But the alternative of getting on that plane and spending the rest of my life wondering what if—was infinitely worse.

The hotel lobby was a chaotic rush of tourists and luggage. I weaved through them like a man possessed, ignoring the irritated glares. The revolving door spat me out onto the Glasgow sidewalk, and I started running.

Three blocks. In my dress shoes, it might as well have been three miles.

I ran anyway, dodging commuters and delivery trucks, my breath tearing at my lungs in the cool morning air.

I cut through a small city park, my feet slipping on the dew-wet grass as the manicured lawns blurred past. This was insane.

Chasing after a woman who had every reason to hate me.

And there it was. The Willow.

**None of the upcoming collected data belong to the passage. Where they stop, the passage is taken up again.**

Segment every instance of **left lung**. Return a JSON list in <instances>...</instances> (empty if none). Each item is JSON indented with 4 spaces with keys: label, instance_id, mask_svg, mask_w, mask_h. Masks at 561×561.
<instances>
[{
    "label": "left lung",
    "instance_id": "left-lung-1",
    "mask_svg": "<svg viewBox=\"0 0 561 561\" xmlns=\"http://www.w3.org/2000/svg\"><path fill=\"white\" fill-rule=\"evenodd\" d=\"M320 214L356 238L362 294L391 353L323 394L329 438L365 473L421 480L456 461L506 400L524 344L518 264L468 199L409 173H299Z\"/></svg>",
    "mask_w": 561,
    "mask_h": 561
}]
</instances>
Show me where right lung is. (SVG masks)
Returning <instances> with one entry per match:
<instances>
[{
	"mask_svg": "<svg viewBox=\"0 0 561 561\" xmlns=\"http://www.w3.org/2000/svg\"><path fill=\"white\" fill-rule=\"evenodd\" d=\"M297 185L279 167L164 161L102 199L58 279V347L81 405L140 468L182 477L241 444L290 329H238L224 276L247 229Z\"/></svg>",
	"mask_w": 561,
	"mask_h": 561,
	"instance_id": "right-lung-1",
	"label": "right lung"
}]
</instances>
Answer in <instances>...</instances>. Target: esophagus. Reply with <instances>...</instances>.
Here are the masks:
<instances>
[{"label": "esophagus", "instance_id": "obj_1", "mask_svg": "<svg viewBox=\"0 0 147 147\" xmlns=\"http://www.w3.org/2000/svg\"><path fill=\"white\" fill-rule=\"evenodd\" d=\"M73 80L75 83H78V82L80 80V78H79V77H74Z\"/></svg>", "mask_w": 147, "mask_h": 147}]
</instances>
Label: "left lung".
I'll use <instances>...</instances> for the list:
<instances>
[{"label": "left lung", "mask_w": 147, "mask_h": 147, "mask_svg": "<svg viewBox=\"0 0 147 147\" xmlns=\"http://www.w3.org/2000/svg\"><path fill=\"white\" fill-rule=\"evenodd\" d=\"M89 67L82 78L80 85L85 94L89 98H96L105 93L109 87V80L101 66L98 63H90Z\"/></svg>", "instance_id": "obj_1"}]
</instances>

A cozy-looking cafe with large windows and a green-painted door. Danny was leaning against a lamppost twenty feet away, pretending to check his phone. He saw me, gave the slightest nod toward the window, and then melted away around the corner.

I followed his gaze. And there she was.

Beth sat at a small table near the back.

Her fiery hair, usually a vibrant statement, fell like a dull curtain around her face as she stared down into a coffee cup, her shoulders slumped.

She was wearing an oversized hoodie that dwarfed her frame, and even from outside, I could see the tension in her posture, the way she held the cup in both hands as if it were a lifeline.

The fire I’d been so drawn to had been banked, leaving behind a woman who looked lost and terribly alone.

She looked like she’d been through hell. And I had sent her there.

The bell above the door chimed as I stepped inside, the warm air thick with the scent of coffee. Beth looked up as I approached, and for a moment, her eyes widened. The impact was immediate. I saw a flicker of surprise before it was violently shuttered behind a wall of hurt and anger.

“Sean,” she said as I reached her table, her voice low and sharp as broken glass. “Come to gawk at the train wreck you helped orchestrate?”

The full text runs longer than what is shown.